I figured, "Well, I like Sarah Vowell when she's on NPR. How bad can it be?" So I went to the library - I had to do this "I'm a reader too!" thing right - and started reading it there. And I liked it.
Somewhere between chapters 2 and 3, though, I lost interest. The book sat on my desk and went unread. It just kept going unread until it was time to return it.
With that, my Great Reading Experiment of 2006 was canned. Sad, yes. But there is a glimmer of hope: when we move in October, I'll be back to taking the train to and from work. And sooner or later I'll run out of stuff to watch on the iPod, so books will most likely be in order.
Last month I wrote about my experiences with Mac FTP clients. I'm afraid time is of the essence right now and I can't provide another medium-shallow-depth analysis; instead I'll leave my opinion to my medium-shallow Photoshop skills.
The RSS feed link at the bottom of this article calls itself a "Digital RSS Feed".
Can you tell me what an Analog RSS Feed is?
The Daily Ping is currently down. Ryan and I are aware of the problem and will be working on it. No ETA yet.
What albums are in heavy rotation for you right now?
Heavy Rotation... that sounds like a good name for a bimonthly music collection....

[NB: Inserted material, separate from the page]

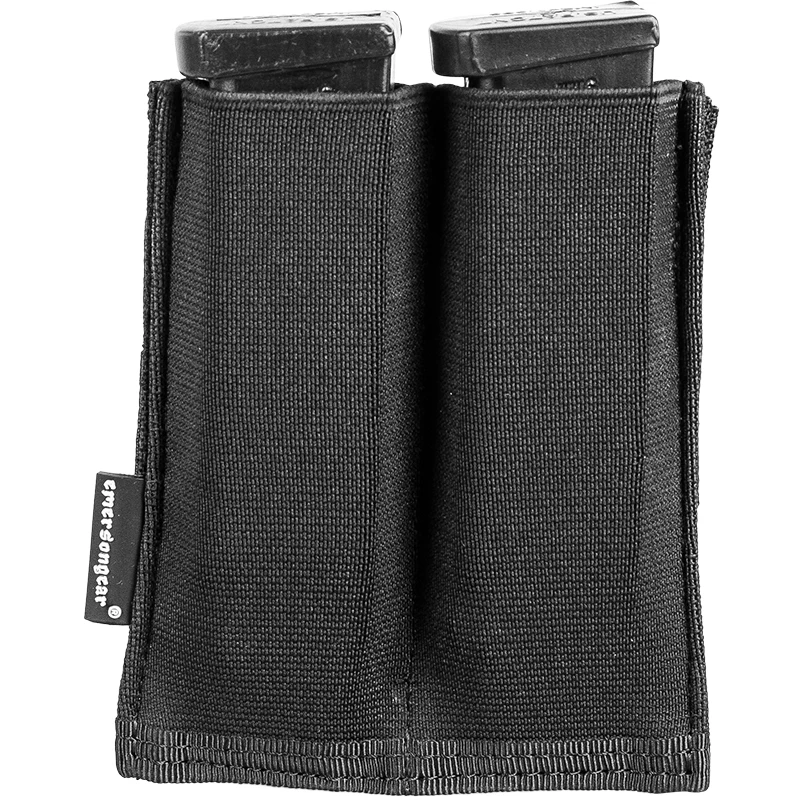 Emersongear Tactical Fast Open-Top Double Pistol Magazine Pouch Molle Milsim Hunting Combat Hiking Shooting Training Nylon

Anyway, the big surprise that has popped back into my lineup is Paul Simon's Surprise. It's an appropriate title. I've been starting to enjoy a little more of Simon's music - eccentric as he is - and took a gamble on this. It's solid. It's textured and mature, and has a lot of great, deep hooks that stick in my head for days. Plus, lyrics that are just fabulous ("Who's gonna love you when your looks are gone?", "You can not walk with the holy if you're just a halfway decent man") The whole thing does indeed have Brian Eno written all over it, but that's good: it's a solid combination of Simon's pop sensibilities (and near-misses, of course) with Eno's layering and diverse instrumentation.
I guess the biggest surprise about it is that it's held up well for me over the past few months. I suspect I'll be able to return to it in a few years and still feel strongly about it. It's speaking more to my Adult-with-a-capital-A side, versus a lot of the pop music I enjoy that just speaks to the here and now.
How well do you know your next-door neighbors?
Not at all.
Our neighbors on the east side are college students and their leases follow the school year, so we already have some new students moved in this year. But the previous tenants had a number of loud parties that kind of bugged me. (I'm really big on that.)
On the west side, we don't know them either - although Jeani did meet one of them when our upstairs neighbors (who we also didn't know) moved out.
In our new place, we've already been introduced to the upstairs neighbors (the owners!) and the folks next door. That's not bad! And the owners said they'd introduce us around the neighborhood. Very nice.
Final post for now.
With all of the hullabaloo over Chicago's big box ordinance (summary: living wage if your store is over 90,000 square feet and you gross over $1B annually; all companies potentially affected are pissed) I've been wondering just how big 90,000 square feet is - it's hard to visualize. Here are some references.
- The average Target is 126,000 square feet. SuperTarget is 174,000.
- The average Wal-Mart is 101,000 square feet. Super Centers are 185,000.
- The average Lowe's is 116,000 square feet. (Note that this source is a little dated, and Lowe's was trying a "small store" format of 94,000 square feet.)
- The average Home Depot is 130,000 square feet.
Thus, 90,000 would be smaller. But I've maintained that the retailers should just build smaller stores (89,999 square feet, anyone? ... although, of course, that wouldn't exempt them from the ordinance. But still.)